The elaborately staged return, with its overtones of triumph, dominated China's front pages and Peking's daily 30-minute newscasts for the better part of the week. Like Richard Nixon's equally staged reception on his return to Washington, it had domestic political purposes. Plainly, the Chou show was designed to arouse popular support for Peking's U.S. rapprochement, which had apparently been an element in the power struggle that all but tore the regime apart last fall.

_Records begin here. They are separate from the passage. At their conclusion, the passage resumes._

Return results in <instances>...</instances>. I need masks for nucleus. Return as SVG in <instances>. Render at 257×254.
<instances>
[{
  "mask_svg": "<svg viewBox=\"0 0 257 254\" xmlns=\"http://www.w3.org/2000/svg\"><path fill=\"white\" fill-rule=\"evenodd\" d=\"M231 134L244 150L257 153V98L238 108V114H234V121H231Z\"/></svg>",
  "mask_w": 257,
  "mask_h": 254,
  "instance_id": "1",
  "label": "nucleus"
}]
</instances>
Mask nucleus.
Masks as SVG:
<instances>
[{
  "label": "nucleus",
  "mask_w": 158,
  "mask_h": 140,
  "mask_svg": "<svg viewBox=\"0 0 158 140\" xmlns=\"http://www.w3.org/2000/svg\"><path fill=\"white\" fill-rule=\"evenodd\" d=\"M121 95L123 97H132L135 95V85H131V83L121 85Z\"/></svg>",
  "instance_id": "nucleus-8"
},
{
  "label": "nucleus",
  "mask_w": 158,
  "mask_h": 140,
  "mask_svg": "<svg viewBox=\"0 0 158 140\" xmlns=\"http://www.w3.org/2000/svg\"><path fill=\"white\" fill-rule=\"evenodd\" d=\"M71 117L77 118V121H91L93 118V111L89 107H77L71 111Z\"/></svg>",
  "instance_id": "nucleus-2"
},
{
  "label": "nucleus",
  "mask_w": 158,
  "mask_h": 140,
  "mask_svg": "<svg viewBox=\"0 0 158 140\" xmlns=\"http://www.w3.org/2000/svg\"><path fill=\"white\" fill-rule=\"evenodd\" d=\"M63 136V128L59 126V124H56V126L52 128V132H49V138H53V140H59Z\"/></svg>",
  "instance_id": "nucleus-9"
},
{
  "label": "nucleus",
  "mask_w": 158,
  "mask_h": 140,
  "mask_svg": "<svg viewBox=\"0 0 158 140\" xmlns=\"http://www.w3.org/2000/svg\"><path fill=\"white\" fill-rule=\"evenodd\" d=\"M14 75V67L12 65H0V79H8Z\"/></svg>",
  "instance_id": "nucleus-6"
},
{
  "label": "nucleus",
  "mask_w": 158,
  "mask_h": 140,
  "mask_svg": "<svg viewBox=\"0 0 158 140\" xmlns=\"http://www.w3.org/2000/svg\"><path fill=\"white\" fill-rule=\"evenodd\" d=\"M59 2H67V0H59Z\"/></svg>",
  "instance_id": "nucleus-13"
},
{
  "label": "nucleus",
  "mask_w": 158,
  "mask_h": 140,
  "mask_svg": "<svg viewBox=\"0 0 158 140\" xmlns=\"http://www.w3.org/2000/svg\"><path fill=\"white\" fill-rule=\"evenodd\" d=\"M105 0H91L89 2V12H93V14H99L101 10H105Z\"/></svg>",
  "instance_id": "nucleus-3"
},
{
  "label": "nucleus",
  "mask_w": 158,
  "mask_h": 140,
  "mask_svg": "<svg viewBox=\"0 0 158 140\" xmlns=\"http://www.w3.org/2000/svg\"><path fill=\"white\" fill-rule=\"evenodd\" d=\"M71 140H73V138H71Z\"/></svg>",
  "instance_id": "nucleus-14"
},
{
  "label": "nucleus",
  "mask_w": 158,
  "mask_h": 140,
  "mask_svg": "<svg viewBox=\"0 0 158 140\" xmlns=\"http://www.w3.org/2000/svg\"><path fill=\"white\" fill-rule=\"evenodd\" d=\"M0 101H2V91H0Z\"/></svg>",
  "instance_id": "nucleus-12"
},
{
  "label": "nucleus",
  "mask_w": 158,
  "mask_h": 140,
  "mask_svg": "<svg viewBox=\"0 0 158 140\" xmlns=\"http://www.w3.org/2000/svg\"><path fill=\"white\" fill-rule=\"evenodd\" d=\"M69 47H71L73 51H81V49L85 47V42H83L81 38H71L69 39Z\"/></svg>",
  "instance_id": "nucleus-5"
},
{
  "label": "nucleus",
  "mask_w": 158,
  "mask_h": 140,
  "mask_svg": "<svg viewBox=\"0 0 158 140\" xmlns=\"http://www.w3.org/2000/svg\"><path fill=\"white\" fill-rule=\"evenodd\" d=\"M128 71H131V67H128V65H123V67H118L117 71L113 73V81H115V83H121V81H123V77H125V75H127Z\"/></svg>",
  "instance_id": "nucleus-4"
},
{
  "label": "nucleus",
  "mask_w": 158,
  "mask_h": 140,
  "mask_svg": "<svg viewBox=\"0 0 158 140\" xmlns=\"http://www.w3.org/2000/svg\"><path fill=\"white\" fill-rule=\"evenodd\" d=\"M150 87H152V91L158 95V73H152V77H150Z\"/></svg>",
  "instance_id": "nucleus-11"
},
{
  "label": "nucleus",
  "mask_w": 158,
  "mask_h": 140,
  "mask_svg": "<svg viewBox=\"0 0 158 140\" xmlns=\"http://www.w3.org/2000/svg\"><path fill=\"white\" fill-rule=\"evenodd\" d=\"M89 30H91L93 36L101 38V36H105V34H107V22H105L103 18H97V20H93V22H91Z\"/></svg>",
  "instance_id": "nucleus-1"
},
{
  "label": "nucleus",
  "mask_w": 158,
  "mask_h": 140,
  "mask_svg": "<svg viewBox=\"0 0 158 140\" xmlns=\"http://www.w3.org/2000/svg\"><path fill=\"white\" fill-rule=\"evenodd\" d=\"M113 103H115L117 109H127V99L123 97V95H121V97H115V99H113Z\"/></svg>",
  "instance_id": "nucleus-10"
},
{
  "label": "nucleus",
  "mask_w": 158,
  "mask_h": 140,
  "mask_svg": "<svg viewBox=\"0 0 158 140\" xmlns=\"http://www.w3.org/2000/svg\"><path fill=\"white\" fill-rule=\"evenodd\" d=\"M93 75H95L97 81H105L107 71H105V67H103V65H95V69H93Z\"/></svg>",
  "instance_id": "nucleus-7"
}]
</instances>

Diplomatic Zag. The Chinese had reason to be satisfied. As most of the world read it, the communique that Nixon and Chou signed in Shanghai seemed to show some important American "concessions" to Peking on the Taiwan question. For the first time, the U.S. formally adopted the position, held by both Nationalists and Communists, that there is "but one China and that Taiwan is part of China." But coupled with the promise to "ultimately" withdraw all U.S. forces from the island and the lack of any mention of the U.S. defense commitment—a commitment that Nixon later reconfirmed—the communique looked to many nations, particularly in Asia, like a U.S. obeisance to Peking. One Indonesian newspaper called it "a death verdict for Taiwan." To counter that impression, and to allay the fears of the U.S.'s Asian allies, Nixon sent Assistant Secretary of State Marshall Green on an eleven-country post-summit tour of friendly capitals in Asia and the Pacific basin.

Still, almost everywhere, the China trip prompted fresh pondering about the unsettling new shape of world diplomacy and, in some countries, about the future state of ties with the U.S. London read the communique as an indication of a further loosening of America's traditional links to Europe; to many Europeans, it seemed also to foretell a pendular swing of U.S. attention back to the kind of overfascination with China that prevailed up through the Roosevelt years. Moscow darkly suggested that the communique was only "the tip of an iceberg." Saigon puzzled unhappily over the fact that, unlike Japan and South Korea, South Viet Nam was given no specific U.S. pledge of support in the communique. Indonesians voiced the fear that Japan, left out in the cold, might arm itself with nuclear weapons.